Le texte de ma question posée à Mme Rachida Dati, ministre de la Justice, concernant le budget en matière d’aide juridictionnelle:

Madame la Ministre,

L’accès au droit et à la justice constitue dans une société démocratique, un droit fondamental pour tous et un impératif pour les pouvoirs publics.

A cet effet, l’aide juridique se doit d’en assurer un égal accès, en obeissant à des exigences de qualité destinées à rendre cet accès effectif.

Elle doit s’appliquer aussi bien à la justice judiciaire qu’à la justice administrative et ce à tous les degrés de juridiction.

Cet accès au droit est en vérité un révélateur du degré d’égalité démocratique ou plutôt d’inégalité de droits et de moyens dans notre société.

Et que constatons-nous ?

Que le programme « accès au droit et à la justice » dans le budget 2008 ne représente plus que 5,03.% des moyens de la « Mission Justice » contre 5,4 % en 2006.

Que le nombre de demandeurs d’aide juridictionnelle ne fait pourtant que progresser : 350 000 en 1992 – 900 000 en 2006.

Que la loi sur l’immigration entraîne une augmentation du contentieux des étrangers qui va consommer une enveloppe en diminution de 5,8 % en euros constants entre 1992 et 2007 !

Que le plafond d’éligibilité de l’aide juridictionnelle totale ne couvre que la population des « pauvres » en termes statistiques et ne couvre que cette population ! (Un revenu légèrement supérieur au seuil renvoie le demandeur à l’aide partielle : 1 014 € pour un foyer monoparental avec un enfant !).
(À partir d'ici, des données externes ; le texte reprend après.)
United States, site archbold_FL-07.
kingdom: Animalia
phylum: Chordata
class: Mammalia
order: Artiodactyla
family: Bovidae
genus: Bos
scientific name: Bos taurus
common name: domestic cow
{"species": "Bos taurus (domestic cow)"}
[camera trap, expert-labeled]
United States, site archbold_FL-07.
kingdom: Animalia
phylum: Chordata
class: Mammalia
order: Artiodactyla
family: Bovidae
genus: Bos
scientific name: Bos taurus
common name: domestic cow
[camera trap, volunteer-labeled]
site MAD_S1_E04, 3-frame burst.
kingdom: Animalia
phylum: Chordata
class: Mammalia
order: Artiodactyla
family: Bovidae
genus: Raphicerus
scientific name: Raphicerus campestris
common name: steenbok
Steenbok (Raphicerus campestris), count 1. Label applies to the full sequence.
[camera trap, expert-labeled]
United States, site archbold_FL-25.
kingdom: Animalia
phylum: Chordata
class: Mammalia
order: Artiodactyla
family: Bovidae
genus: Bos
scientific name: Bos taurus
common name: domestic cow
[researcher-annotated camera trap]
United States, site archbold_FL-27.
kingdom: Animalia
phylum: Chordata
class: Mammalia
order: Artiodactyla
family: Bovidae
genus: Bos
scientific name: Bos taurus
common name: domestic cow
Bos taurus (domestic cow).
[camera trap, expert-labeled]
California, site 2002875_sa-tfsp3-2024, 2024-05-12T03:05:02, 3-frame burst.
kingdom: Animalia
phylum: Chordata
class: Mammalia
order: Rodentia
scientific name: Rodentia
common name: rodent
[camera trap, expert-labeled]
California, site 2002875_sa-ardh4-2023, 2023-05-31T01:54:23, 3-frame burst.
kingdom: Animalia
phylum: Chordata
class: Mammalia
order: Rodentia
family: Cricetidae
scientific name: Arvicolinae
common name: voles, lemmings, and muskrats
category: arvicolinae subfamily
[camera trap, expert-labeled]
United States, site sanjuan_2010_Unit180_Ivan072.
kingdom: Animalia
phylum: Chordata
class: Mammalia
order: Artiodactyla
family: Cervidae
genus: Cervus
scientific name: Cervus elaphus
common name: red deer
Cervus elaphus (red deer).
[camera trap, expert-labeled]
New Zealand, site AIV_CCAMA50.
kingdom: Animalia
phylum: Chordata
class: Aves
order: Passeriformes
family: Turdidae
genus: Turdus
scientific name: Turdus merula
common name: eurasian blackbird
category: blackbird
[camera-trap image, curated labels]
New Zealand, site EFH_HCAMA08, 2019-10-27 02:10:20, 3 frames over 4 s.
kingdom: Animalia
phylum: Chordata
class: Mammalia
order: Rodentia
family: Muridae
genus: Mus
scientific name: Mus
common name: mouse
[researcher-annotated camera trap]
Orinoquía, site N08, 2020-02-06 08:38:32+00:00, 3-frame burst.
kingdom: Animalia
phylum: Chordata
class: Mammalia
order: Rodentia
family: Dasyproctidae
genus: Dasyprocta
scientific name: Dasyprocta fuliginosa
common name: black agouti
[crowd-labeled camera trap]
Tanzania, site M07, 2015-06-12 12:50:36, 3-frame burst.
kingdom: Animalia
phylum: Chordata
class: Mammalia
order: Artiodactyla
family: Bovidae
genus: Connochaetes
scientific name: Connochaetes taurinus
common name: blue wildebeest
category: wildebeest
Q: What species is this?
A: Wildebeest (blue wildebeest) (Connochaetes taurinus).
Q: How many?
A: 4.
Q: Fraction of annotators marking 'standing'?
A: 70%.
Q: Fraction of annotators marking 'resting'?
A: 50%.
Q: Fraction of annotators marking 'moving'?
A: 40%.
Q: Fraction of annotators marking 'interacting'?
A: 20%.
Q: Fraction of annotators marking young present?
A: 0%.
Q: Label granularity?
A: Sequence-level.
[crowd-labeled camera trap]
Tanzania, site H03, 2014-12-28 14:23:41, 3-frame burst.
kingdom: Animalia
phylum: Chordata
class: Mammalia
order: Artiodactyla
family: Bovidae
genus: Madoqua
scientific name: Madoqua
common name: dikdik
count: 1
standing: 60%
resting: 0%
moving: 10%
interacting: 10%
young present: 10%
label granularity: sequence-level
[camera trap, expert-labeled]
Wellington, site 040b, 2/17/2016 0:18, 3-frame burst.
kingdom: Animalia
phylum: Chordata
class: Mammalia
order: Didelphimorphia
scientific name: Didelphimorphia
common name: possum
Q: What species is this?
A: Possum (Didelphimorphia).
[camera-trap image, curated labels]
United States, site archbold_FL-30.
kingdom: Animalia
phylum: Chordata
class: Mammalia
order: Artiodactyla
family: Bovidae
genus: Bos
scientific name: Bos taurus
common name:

Que l’effet de seuil en matière juridictionnelle partielle, comme en matière totale est dévastateur pour le justiciable qui doit au surplus supporter l’effet mécanique de l’augmentation du taux de TVA de 5;5% à 19,6%.

Que le niveau de l’aide juridictionnelle se situe dans une moyenne basse au regard du budget moyen consacré à l’aide juridictionnelle en Europe.

Madame la Ministre, alors que votre politique en matière d’immigration et le contrôle du séjour des étrangers va inexorablement conduire à une augmentation de ces contentieux, comment envisagez-vous compenser budgétairement ces consommations de crédits, alors même que les crédits inscrits sont déjà en diminution ?

Enfin comment allez-vous concilier demain l’aide juridictionnelle avec la réforme de la carte judiciaire quand on sait que les frais de déplacements ne sont pas indemnisables au titre de cette aide juridictionnelle ?

Ce sont encore les plus pauvres qui devront les supporter sauf à renoncer à accéder à la justice ?

N’est-ce pas là la justice que vous voulez : accessible pour ceux qui en auront les moyens, tout en privant de défense ceux qui ne disposeront pas de ressources nécessaires !

C’est bien un déni d’égalité démocratique auquel nous assistons, avec un budget d’accès à la justice en diminution, en même temps que la répression s’accroît et que la justice s’éloigne du justiciable.